Extracted records:
-- START --
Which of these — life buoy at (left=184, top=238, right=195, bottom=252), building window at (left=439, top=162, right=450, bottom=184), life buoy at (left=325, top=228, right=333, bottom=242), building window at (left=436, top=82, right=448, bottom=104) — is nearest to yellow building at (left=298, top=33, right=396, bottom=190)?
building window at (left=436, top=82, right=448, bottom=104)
-- END --
-- START --
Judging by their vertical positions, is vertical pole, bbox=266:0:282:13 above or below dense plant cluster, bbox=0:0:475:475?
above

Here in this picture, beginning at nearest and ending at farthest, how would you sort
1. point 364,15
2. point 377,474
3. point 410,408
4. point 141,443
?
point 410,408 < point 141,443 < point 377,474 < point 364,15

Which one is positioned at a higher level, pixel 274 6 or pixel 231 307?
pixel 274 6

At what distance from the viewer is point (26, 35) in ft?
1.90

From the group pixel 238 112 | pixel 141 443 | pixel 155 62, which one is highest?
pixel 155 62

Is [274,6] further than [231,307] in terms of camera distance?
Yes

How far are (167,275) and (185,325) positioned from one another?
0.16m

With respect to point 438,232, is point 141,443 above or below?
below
-- END --
Aim of the exercise: Collect each line from the rows above that contains the word "point".

Expected output:
1. point 364,15
2. point 377,474
3. point 410,408
4. point 141,443
point 410,408 < point 141,443 < point 377,474 < point 364,15
At what distance from the viewer is point (26, 35) in ft?
With respect to point 438,232, is point 141,443 above or below?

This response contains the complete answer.